Listed records >>
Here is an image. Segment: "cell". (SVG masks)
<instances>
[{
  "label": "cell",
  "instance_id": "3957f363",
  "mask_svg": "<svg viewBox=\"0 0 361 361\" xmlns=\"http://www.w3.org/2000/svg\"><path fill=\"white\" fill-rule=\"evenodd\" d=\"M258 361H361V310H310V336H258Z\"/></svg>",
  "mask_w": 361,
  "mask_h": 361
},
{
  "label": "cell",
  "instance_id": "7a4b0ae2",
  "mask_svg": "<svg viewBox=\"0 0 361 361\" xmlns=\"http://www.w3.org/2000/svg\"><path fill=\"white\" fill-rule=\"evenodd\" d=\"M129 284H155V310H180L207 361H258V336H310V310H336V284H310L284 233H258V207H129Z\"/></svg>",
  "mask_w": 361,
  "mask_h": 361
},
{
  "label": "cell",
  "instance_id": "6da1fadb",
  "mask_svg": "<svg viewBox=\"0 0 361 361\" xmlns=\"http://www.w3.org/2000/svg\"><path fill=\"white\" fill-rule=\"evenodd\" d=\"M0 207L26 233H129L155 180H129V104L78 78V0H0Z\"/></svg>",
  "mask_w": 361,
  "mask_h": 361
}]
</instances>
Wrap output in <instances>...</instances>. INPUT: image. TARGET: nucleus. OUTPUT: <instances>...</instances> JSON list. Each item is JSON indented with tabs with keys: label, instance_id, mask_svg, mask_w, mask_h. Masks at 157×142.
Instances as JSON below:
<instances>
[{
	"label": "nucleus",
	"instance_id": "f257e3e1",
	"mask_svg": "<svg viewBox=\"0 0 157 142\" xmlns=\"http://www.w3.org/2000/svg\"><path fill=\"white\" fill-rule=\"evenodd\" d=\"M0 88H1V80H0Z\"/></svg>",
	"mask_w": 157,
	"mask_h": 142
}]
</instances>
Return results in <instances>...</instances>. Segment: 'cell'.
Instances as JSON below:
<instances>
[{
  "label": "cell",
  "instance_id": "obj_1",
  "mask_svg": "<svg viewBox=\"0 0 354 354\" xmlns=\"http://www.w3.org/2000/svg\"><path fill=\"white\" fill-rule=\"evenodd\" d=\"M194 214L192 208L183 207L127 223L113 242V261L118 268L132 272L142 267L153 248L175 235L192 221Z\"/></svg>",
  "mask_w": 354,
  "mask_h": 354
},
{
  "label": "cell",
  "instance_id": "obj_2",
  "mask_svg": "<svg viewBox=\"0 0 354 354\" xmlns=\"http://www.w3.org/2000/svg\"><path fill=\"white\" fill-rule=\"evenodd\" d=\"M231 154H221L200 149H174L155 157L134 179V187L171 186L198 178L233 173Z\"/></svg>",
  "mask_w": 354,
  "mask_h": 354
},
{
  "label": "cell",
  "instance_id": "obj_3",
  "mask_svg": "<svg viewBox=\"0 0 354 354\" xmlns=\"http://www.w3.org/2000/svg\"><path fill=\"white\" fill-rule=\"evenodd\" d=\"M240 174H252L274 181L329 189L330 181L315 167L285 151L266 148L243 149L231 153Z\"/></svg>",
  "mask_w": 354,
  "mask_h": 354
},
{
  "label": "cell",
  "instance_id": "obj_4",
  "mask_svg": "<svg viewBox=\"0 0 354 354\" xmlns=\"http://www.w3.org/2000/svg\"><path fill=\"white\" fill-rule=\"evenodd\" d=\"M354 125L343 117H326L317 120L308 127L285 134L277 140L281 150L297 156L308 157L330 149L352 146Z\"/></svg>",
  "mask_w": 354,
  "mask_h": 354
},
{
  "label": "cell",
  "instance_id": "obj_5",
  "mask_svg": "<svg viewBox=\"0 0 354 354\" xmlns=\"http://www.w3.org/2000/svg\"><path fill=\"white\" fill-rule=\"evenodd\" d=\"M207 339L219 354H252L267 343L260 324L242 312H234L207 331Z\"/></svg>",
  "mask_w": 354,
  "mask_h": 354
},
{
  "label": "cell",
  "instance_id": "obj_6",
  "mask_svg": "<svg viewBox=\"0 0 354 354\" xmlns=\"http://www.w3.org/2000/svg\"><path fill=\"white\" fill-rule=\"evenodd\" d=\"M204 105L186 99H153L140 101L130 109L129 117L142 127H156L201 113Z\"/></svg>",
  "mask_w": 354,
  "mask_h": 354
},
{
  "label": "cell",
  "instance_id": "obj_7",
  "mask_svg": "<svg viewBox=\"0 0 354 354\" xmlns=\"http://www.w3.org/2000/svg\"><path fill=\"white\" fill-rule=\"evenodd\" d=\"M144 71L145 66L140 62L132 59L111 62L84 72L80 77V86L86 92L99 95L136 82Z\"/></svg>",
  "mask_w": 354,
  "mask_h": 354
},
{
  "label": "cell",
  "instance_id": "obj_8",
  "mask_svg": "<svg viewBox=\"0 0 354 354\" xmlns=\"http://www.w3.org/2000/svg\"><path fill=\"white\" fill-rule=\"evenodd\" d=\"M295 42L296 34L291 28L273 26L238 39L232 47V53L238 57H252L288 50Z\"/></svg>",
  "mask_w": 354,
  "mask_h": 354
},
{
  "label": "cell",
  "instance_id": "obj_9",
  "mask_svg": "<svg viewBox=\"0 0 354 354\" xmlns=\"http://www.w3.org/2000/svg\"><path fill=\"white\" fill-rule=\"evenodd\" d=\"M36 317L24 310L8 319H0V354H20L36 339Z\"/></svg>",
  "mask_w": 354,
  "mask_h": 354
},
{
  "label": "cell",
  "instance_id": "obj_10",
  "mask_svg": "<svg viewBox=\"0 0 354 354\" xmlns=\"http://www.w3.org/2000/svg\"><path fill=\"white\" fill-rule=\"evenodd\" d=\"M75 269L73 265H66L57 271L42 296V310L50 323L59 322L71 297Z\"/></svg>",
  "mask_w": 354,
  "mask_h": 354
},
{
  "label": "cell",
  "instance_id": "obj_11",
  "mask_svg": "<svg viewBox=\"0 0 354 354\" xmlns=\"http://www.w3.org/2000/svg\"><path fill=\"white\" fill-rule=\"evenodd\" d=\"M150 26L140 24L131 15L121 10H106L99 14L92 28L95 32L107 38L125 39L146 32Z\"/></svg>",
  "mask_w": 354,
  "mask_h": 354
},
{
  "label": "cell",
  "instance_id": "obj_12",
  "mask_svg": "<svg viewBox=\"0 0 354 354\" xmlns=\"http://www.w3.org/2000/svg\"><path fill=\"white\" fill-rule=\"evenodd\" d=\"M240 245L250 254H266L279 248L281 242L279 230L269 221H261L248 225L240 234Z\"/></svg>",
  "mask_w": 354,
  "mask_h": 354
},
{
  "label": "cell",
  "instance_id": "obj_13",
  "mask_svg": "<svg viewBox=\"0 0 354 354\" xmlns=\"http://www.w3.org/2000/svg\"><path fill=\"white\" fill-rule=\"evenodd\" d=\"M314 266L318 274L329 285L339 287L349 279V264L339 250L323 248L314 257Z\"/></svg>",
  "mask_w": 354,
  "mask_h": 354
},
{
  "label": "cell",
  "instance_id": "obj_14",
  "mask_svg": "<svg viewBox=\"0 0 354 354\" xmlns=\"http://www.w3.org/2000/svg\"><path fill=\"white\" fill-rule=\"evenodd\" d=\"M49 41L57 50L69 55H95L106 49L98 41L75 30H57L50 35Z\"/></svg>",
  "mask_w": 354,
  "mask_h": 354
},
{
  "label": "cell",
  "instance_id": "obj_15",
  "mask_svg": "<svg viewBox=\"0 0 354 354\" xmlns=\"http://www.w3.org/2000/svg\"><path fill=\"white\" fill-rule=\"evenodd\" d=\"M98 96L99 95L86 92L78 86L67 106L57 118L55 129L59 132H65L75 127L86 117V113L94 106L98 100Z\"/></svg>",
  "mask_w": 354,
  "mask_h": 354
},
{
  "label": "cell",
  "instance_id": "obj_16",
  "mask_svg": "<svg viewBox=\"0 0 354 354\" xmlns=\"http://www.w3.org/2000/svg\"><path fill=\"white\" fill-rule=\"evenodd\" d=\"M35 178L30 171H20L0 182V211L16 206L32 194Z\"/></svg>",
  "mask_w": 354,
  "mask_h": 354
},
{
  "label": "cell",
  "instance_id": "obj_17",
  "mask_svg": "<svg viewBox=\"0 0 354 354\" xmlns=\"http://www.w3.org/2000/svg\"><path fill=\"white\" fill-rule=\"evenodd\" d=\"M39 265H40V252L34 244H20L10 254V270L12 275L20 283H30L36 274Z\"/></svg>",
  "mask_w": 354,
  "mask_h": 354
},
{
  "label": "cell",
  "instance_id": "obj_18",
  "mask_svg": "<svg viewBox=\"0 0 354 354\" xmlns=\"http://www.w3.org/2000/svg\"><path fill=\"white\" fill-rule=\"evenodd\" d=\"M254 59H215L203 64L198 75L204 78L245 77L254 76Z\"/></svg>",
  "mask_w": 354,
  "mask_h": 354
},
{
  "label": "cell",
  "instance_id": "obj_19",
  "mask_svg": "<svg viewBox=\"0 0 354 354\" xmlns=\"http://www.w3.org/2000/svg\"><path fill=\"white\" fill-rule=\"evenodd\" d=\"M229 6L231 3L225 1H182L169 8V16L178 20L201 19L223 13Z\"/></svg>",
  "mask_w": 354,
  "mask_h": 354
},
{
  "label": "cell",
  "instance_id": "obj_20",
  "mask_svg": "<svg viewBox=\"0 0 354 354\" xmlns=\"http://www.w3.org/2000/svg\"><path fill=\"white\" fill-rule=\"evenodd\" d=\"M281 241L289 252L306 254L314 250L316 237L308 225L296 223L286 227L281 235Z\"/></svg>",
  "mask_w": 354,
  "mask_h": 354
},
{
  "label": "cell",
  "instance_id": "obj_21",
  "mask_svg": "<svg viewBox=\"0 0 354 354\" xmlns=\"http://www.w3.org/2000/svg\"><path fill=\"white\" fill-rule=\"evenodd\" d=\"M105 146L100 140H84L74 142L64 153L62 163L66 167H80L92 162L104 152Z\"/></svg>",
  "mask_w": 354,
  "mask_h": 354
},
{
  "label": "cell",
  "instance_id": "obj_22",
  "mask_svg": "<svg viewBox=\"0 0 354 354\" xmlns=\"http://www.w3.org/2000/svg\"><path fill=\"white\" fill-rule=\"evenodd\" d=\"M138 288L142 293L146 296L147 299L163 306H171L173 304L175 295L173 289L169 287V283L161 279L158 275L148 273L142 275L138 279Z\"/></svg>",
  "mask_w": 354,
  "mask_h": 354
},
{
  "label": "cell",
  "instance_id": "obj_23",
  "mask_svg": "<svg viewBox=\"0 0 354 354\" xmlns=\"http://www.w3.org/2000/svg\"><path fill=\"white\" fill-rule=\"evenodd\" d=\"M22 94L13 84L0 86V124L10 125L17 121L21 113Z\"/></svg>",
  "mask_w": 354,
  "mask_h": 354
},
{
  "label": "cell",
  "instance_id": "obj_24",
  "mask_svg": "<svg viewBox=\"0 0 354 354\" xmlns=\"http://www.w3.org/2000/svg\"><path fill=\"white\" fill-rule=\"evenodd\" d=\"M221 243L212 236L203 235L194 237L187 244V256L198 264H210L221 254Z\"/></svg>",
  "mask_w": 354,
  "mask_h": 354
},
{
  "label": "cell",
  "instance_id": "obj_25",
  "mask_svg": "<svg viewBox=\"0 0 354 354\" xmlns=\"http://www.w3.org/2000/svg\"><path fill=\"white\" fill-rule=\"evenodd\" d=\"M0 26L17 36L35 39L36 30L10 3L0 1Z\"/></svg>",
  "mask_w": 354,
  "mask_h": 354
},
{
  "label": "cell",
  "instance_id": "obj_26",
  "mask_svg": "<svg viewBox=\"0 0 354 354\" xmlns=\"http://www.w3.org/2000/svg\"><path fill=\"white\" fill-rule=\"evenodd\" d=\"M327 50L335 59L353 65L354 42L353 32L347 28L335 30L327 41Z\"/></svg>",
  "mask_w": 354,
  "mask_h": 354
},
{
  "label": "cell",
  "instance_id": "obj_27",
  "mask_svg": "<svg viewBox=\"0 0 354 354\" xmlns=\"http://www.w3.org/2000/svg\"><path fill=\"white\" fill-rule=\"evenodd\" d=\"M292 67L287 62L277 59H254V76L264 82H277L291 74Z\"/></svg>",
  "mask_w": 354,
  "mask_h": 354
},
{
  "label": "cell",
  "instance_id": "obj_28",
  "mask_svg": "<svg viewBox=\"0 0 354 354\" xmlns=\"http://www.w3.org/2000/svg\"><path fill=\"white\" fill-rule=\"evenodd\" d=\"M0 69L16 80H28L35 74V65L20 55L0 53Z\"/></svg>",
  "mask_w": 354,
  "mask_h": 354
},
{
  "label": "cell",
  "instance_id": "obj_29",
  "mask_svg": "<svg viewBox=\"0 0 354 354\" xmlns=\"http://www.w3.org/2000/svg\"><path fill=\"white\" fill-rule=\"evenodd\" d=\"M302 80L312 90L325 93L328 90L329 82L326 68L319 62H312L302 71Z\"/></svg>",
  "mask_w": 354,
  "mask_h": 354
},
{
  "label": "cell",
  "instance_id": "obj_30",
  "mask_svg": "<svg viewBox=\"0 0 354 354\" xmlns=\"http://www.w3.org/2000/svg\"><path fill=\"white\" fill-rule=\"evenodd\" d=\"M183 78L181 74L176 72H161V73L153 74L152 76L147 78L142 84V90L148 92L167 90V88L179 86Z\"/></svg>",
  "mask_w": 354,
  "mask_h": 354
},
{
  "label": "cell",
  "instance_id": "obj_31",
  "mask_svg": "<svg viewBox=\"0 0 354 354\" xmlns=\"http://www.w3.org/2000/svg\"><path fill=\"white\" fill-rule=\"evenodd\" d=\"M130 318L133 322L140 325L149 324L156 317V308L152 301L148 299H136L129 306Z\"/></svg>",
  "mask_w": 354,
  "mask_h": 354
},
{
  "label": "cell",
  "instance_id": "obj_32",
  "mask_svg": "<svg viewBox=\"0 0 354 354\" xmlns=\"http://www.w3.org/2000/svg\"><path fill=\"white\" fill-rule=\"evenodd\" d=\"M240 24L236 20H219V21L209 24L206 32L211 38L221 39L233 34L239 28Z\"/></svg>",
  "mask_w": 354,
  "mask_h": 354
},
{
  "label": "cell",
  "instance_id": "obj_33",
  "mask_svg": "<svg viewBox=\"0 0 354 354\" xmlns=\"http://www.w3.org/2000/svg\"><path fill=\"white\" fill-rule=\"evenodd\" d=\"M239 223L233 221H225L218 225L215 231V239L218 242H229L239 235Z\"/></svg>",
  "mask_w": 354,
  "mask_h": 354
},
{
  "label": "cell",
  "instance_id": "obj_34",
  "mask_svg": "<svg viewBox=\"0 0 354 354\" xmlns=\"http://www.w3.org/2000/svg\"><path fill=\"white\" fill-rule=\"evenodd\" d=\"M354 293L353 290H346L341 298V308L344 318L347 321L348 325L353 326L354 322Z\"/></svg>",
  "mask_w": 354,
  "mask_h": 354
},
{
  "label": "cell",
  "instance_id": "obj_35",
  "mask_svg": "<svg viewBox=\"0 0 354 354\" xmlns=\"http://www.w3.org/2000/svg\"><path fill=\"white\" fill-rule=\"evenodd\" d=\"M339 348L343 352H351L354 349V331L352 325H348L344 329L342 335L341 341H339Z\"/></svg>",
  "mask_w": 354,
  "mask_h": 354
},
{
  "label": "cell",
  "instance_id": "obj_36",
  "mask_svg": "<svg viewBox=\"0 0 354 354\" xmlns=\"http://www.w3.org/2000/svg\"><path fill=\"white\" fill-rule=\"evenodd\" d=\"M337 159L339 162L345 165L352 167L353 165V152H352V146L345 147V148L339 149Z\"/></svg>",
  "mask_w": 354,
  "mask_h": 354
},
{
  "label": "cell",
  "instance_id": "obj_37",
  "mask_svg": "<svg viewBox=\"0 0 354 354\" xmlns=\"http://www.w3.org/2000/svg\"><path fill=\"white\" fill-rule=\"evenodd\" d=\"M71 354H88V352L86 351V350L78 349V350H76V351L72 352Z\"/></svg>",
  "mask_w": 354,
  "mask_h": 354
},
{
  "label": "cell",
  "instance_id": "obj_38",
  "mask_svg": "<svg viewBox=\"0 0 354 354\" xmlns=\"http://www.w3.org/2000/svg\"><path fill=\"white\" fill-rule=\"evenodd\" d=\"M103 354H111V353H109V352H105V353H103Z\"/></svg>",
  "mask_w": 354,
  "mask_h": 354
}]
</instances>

What to do >>
Locate each line in the material above that contains the string "nucleus", and copy those lines in the order they appear.

Solution to the exercise >>
Wrap output in <instances>...</instances>. INPUT: image. TARGET: nucleus. OUTPUT: <instances>...</instances> JSON list. Each item is JSON indented with tabs with keys: label, instance_id, mask_svg, mask_w, mask_h. Masks at 157×142.
	"label": "nucleus",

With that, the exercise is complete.